**Task goal**
Copy only this range: the line with "How far from the camera is" through the final line of the material, inclusive at both ends.
==== Information provided ====
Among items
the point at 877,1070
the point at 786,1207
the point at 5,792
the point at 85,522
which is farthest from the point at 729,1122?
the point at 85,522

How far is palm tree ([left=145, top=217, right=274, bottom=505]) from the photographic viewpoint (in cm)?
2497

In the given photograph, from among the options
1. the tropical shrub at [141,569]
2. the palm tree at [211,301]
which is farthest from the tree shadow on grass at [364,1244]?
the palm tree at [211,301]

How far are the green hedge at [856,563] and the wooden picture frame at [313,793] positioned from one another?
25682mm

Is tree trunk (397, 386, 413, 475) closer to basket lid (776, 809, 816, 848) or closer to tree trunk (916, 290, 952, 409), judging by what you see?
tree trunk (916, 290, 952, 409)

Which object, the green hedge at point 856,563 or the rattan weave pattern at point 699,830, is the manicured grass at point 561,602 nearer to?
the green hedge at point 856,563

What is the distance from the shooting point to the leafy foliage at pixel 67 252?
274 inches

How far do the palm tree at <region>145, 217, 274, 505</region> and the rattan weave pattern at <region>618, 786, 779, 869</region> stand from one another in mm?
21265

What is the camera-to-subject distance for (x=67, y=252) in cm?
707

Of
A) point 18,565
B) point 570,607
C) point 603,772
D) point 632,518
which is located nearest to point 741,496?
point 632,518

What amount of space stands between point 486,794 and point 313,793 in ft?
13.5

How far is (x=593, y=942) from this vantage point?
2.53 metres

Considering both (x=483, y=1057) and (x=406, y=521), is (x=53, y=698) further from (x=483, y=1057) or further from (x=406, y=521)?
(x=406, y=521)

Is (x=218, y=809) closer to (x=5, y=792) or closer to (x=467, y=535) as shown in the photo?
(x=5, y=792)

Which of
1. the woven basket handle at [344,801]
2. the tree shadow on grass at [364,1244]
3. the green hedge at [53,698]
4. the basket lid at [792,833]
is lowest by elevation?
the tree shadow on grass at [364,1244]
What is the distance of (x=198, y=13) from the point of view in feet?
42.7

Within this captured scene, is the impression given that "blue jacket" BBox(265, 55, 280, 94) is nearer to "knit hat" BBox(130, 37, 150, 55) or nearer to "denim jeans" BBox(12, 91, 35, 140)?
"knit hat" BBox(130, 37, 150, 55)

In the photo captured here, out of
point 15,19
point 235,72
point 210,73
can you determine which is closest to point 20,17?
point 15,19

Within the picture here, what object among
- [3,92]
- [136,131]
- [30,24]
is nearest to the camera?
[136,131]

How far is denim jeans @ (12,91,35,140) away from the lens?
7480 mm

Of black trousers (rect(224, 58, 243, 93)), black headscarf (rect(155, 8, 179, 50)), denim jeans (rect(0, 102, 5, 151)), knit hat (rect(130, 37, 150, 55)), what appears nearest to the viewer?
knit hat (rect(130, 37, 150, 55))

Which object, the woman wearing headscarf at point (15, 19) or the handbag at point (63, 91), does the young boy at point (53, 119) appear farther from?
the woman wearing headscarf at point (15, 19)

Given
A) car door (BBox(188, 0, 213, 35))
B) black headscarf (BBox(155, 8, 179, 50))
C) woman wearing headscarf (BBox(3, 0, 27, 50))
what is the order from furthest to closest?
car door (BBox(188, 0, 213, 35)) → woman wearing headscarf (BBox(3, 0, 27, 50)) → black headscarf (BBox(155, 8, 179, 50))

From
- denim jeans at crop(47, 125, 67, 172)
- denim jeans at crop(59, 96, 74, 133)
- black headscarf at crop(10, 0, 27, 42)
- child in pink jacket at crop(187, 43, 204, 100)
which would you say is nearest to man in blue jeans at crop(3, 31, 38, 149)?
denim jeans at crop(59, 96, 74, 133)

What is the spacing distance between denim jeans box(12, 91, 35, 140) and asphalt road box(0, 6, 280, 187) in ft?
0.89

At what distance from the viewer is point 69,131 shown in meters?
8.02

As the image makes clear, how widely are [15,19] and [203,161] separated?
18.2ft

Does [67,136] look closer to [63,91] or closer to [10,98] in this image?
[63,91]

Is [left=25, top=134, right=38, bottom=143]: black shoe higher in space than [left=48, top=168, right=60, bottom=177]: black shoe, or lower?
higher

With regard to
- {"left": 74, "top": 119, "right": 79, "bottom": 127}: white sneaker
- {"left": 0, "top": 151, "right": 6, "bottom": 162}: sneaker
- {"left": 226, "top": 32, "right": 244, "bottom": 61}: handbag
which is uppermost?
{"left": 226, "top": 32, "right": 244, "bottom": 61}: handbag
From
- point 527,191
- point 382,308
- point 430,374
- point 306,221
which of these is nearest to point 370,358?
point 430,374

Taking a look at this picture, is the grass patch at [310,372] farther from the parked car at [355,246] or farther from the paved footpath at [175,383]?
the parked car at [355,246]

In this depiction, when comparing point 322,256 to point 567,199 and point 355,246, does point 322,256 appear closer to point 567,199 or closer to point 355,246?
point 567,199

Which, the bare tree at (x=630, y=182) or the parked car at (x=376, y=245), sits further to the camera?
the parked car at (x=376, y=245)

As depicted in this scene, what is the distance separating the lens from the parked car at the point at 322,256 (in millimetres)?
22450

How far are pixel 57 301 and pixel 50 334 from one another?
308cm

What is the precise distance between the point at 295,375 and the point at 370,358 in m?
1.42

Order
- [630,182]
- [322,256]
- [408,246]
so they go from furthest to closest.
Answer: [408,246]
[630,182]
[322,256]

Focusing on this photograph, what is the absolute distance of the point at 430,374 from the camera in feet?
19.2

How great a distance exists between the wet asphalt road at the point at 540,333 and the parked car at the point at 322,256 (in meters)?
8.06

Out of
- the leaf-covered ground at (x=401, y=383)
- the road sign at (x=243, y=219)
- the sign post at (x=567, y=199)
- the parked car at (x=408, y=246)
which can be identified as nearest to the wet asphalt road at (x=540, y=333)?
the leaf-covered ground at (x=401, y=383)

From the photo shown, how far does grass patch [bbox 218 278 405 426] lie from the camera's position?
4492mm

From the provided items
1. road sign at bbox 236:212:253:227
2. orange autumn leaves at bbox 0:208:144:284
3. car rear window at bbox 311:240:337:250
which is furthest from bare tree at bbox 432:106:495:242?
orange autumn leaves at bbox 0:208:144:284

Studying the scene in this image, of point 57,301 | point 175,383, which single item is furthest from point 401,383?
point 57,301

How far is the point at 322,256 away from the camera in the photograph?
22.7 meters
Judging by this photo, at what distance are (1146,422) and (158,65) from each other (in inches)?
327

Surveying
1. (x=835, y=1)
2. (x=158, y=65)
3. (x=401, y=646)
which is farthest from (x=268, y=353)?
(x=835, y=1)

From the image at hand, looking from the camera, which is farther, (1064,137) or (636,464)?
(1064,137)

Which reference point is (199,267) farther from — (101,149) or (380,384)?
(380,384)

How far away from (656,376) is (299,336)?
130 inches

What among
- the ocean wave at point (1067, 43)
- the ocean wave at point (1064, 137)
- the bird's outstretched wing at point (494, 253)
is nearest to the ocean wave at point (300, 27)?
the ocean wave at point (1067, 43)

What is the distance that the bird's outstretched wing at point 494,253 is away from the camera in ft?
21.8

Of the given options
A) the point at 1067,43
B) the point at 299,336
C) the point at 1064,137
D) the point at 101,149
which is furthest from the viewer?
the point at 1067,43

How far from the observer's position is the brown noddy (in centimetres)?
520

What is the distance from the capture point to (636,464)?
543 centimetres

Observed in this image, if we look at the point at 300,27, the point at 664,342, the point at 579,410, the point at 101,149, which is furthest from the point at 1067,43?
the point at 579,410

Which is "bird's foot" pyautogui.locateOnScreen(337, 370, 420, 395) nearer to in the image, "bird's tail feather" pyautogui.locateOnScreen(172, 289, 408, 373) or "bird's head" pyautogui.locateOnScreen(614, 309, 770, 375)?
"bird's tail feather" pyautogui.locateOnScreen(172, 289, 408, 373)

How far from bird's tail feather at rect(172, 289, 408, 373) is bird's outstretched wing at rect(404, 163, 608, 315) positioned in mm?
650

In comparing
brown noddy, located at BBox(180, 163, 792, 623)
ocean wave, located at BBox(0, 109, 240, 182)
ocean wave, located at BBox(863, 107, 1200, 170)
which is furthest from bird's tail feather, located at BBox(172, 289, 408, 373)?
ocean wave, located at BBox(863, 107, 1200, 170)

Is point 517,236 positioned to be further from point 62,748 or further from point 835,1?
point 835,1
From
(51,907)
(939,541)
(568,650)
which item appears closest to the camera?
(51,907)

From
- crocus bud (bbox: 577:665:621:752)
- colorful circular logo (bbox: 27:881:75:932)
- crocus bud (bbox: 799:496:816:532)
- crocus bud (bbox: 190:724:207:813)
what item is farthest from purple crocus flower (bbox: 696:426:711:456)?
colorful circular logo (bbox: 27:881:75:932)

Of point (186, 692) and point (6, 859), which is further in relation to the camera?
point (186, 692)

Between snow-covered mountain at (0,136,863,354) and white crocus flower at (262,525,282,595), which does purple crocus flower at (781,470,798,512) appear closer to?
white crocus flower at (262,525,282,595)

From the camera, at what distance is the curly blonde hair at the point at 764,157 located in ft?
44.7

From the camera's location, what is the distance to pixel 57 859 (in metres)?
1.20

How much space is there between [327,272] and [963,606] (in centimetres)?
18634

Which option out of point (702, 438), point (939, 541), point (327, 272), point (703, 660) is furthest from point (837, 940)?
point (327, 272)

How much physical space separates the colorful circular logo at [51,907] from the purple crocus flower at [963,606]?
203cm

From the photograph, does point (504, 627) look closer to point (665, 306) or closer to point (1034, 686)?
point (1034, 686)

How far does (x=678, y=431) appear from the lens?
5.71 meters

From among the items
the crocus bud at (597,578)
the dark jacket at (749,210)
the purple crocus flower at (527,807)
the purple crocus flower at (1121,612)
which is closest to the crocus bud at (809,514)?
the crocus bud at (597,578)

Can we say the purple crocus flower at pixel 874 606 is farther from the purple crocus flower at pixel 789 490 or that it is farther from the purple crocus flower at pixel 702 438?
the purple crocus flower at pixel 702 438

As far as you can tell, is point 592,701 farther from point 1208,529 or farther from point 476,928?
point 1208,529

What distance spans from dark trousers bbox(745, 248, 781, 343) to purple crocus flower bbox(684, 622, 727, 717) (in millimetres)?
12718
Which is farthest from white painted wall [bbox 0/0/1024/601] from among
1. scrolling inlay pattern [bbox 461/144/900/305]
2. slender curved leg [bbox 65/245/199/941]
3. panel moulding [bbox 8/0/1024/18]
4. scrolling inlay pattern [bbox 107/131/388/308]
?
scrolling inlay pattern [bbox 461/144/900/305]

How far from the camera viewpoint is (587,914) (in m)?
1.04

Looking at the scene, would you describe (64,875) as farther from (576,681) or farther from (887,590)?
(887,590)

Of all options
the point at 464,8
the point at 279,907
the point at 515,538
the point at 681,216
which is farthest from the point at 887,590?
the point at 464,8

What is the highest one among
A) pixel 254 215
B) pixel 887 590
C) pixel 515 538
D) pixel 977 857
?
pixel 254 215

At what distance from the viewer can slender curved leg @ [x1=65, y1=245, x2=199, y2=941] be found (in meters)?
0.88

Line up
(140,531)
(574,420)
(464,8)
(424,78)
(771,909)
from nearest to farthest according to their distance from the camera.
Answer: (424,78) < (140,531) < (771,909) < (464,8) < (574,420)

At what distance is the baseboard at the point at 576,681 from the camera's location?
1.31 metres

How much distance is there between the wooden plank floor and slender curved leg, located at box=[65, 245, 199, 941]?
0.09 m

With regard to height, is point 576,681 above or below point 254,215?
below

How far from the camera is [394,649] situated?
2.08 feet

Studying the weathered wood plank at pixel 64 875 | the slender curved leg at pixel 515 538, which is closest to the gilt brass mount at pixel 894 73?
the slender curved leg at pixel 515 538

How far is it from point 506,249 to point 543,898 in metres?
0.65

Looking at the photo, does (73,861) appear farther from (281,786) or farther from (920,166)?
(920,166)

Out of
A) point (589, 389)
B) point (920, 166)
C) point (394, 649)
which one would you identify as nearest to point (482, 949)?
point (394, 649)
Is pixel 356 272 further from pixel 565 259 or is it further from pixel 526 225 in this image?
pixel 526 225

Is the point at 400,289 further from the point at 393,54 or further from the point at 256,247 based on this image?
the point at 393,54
====
**Response for this exercise**
How far from the camera is [394,649] situated?
2.08 feet

Studying the weathered wood plank at pixel 64 875 | the slender curved leg at pixel 515 538, which is closest to the gilt brass mount at pixel 894 73?
the slender curved leg at pixel 515 538

How far is it from point 506,249 to point 543,898 in metres?
0.65

Looking at the photo, does (73,861) appear farther from (281,786) or farther from (920,166)?
(920,166)

Out of
A) point (589, 389)
B) point (920, 166)
C) point (394, 649)
which one would you identify as nearest to point (482, 949)?
point (394, 649)
Is pixel 356 272 further from pixel 565 259 or is it further from pixel 526 225 in this image?
pixel 526 225

Is the point at 400,289 further from the point at 393,54 or further from the point at 256,247 based on this image?
the point at 393,54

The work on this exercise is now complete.